Task objective: Working from the entries that follow, transcribe exactly and only the lines from the one with "From the group" through the last, pictures excluded.

Records to process:
● ● ●

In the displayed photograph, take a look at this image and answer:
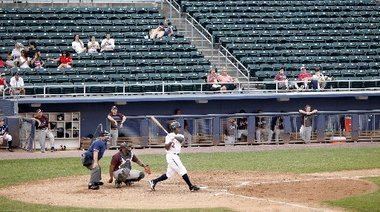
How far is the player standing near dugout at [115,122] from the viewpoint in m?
36.5

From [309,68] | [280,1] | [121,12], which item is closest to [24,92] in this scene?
[121,12]

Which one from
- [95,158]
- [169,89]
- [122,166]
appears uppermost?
[169,89]

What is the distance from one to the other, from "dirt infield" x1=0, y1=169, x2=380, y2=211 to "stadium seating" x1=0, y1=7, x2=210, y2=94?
40.7ft

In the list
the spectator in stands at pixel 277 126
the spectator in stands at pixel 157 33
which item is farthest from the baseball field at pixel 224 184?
the spectator in stands at pixel 157 33

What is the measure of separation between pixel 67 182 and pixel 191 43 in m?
19.4

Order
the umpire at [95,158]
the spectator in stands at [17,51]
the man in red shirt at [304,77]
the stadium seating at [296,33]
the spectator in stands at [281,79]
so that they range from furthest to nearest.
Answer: the stadium seating at [296,33] < the man in red shirt at [304,77] < the spectator in stands at [281,79] < the spectator in stands at [17,51] < the umpire at [95,158]

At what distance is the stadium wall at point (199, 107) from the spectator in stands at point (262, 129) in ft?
9.43

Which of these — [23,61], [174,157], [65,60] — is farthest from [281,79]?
[174,157]

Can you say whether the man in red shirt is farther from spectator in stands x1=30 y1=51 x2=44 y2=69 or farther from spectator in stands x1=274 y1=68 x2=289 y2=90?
spectator in stands x1=30 y1=51 x2=44 y2=69

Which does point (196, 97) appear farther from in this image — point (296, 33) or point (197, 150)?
point (296, 33)

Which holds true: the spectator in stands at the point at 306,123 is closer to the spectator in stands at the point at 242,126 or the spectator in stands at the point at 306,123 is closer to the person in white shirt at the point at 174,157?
the spectator in stands at the point at 242,126

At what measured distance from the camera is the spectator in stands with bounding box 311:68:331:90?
4191cm

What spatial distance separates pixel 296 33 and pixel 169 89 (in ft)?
30.5

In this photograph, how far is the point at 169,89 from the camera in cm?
4053
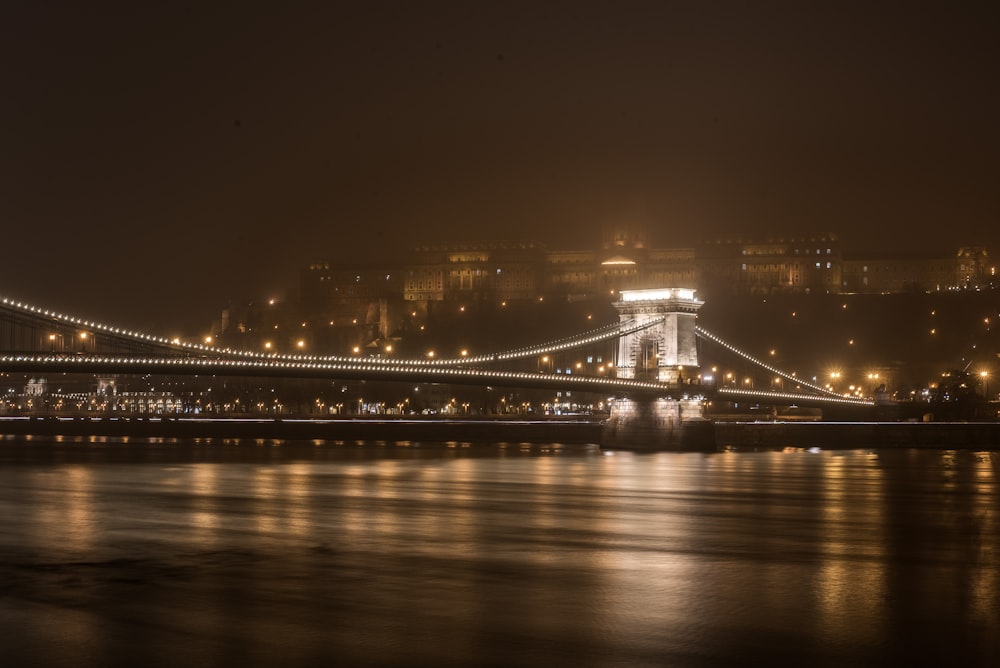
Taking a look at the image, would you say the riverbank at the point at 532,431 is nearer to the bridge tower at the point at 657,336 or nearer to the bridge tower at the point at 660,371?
the bridge tower at the point at 660,371

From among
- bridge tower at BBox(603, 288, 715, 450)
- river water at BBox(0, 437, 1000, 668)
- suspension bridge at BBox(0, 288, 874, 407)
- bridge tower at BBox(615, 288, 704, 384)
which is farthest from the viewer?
bridge tower at BBox(615, 288, 704, 384)

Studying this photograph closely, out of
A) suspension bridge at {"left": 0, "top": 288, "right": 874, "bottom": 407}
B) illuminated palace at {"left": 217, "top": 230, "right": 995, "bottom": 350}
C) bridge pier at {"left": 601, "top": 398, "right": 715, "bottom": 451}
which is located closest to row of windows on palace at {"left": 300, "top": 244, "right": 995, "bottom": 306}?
→ illuminated palace at {"left": 217, "top": 230, "right": 995, "bottom": 350}

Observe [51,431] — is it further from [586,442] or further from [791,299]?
[791,299]

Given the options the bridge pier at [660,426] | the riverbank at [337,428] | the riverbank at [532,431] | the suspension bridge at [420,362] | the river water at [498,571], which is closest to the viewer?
the river water at [498,571]

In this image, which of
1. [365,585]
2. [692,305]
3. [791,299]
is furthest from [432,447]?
[791,299]

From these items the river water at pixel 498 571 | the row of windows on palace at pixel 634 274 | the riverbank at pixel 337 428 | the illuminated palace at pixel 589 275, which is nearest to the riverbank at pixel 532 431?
the riverbank at pixel 337 428

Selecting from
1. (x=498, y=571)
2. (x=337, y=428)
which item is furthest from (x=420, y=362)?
(x=498, y=571)

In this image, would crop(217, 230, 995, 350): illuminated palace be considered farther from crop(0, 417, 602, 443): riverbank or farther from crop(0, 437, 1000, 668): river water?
crop(0, 437, 1000, 668): river water

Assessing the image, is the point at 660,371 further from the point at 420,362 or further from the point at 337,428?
the point at 337,428
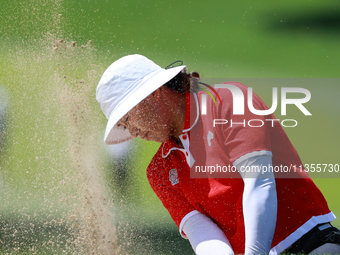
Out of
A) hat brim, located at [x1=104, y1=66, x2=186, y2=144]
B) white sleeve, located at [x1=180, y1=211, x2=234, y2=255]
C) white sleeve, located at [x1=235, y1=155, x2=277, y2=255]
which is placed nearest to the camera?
white sleeve, located at [x1=235, y1=155, x2=277, y2=255]

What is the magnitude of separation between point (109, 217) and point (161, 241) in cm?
78

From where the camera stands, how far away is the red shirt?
108cm

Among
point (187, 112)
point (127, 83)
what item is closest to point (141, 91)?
point (127, 83)

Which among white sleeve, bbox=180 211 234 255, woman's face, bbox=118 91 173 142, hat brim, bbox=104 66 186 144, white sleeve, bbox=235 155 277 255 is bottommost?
white sleeve, bbox=180 211 234 255

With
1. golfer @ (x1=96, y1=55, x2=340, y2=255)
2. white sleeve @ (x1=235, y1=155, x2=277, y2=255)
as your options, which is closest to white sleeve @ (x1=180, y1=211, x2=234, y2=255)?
golfer @ (x1=96, y1=55, x2=340, y2=255)

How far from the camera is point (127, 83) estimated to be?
1.26 m

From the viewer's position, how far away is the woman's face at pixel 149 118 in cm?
127

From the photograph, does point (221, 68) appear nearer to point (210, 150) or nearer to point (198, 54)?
point (198, 54)

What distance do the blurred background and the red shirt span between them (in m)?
0.79

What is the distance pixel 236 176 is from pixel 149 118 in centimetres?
37

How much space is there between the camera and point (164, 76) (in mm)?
1242

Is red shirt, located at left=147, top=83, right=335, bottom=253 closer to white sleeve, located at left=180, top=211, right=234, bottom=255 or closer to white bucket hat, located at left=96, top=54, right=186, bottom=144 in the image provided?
white sleeve, located at left=180, top=211, right=234, bottom=255

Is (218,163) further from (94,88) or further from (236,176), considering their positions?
(94,88)

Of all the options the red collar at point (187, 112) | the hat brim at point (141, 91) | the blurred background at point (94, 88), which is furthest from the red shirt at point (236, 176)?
the blurred background at point (94, 88)
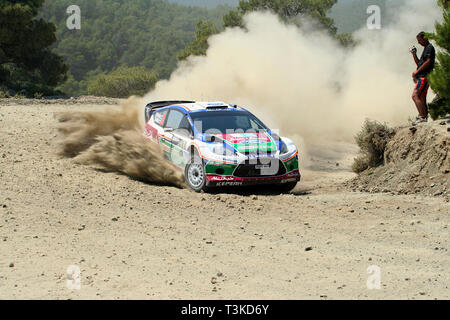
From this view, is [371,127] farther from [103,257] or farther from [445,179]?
[103,257]

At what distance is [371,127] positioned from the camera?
511 inches

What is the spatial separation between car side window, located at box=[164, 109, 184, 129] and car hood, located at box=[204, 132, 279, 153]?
1.07m

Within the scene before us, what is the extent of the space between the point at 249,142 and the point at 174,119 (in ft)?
6.38

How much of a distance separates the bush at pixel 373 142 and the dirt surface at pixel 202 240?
4.53 feet

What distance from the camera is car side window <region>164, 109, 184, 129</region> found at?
1211 cm

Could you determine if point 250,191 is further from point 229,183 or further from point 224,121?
point 224,121

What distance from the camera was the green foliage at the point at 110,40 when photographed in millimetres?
81875

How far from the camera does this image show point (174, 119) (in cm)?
1225

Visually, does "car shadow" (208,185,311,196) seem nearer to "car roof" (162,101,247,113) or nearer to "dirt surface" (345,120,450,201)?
"dirt surface" (345,120,450,201)

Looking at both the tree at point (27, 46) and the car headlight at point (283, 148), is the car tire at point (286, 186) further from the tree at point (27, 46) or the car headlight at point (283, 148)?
the tree at point (27, 46)

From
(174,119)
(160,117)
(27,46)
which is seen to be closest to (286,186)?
(174,119)

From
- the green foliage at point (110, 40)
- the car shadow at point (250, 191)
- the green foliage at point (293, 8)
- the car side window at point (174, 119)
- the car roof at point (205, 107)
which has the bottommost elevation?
the car shadow at point (250, 191)

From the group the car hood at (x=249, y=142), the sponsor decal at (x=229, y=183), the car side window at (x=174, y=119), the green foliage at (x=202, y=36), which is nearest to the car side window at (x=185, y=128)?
the car side window at (x=174, y=119)
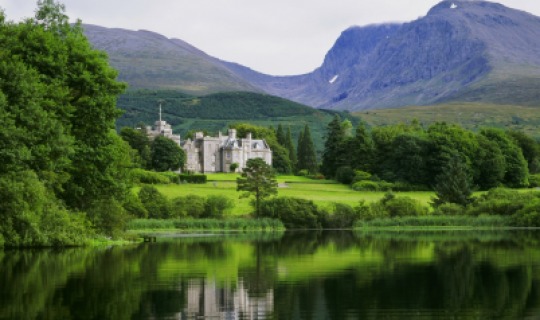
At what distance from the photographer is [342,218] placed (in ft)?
245

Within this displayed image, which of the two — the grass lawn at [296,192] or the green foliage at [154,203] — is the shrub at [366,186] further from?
the green foliage at [154,203]

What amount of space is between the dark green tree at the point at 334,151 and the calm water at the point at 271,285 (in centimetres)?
8670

● ● ●

Exercise answer:
From the group the car hood at (x=249, y=142), the sponsor decal at (x=229, y=183), the car side window at (x=174, y=119), the green foliage at (x=202, y=36), which is nearest to the car side window at (x=185, y=128)?
the car side window at (x=174, y=119)
At what distance from the photographer is [342,218] placed (in ft)?
245

Within this displayed image, which of the two — the grass lawn at [296,192] or the green foliage at [154,203] — is the shrub at [366,186] further from?
the green foliage at [154,203]

What amount of space is between the dark green tree at the point at 334,151 and the calm water at the point at 271,285 (in centimetres)?
8670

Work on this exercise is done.